The report from CIBC World Markets (TSX:CM) on employment quality says job growth surged by six per cent since last year in areas like farming, Internet services and the beverage, tobacco, and electronics manufacturing.
The heftier paycheques associated with those jobs helped boost the average weekly wage by 4.3 per cent year-over-year, almost double the inflation rate, said the bank's senior economist Benjamin Tal.
The report comes as concern grows over the slowing Canadian economy, mainly from the impact of a worsening United States economy and troubles in the auto, forestry and manufacturing sectors.
As well, high oil prices and fears of rising inflation have battered the Canadian stock market, further darkening the prospects for the economy.

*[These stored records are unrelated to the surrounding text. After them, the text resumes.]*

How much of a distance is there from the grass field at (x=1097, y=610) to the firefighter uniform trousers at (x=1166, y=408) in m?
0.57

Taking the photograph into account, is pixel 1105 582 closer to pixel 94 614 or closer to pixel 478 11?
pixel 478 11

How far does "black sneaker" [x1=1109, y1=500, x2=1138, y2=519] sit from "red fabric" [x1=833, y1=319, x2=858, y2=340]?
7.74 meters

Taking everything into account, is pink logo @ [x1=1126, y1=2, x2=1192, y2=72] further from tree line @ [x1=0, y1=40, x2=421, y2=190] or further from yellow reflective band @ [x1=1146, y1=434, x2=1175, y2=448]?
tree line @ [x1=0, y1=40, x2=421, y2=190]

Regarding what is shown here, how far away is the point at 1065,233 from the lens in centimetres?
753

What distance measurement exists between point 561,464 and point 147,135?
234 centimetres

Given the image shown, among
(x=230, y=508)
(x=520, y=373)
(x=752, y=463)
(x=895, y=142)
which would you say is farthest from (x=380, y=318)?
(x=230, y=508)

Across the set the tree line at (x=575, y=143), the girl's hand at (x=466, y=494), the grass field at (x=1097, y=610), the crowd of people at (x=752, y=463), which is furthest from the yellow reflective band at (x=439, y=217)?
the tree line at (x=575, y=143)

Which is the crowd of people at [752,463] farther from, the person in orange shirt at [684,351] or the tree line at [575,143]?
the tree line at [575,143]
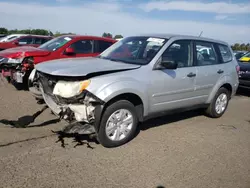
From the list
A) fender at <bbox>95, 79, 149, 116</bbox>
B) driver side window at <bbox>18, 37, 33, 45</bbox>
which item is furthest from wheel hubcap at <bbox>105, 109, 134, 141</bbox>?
driver side window at <bbox>18, 37, 33, 45</bbox>

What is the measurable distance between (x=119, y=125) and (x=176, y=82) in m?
1.38

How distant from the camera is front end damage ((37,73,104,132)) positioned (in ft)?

But Tal's report suggests losses in the blue-collar economy are being cushioned by gains in other high-paying sectors.
Tal's report said lower paying jobs like repair and maintenance and garment manufacturing didn't see growth in the same six-month period, and were up only one per cent over the past year.
"It seems that in Canada the loss of manufacturing jobs is being offset by job gains in sectors with equivalent or higher employment quality," said Tal in the report.
"Note that the experience in Canada is very different than the situation in the U.S. where the quality of employment fell by 2.8 per cent over the past year and by 1.7 cent over the past six months."
Tal said the quality of jobs is greater even while the number of part-time employment positions is rising faster than the number of full-time jobs - up 4.7 per cent over the past year compared to 1.1 per cent for full-time.
He also noted that Saskatchewan has surpassed Alberta as leader in the level of employment quality among Canadian provinces.
"This improvement was fuelled by strong job gains in agriculture, energy extraction and mining exploration and developments, where earnings run anywhere from 50 per cent to 125 per cent above the industrial average," he said.
In Ontario, employment quality was 4.7 per cent higher than the start of the year, which Tal said was an inconsistency considering the eroding manufacturing industry.
"A closer look suggests that many of the jobs lost in the sector over the past year were in low-paying industries such as wood, clothing and textile," he said.
On average, the Canadian economy is generating just 7,500 new jobs a month compared to about 40,000 a year ago, he wrote.
But the index is also at its highest level in a year and a half, and Tal expects the quality of employment to remain elevated.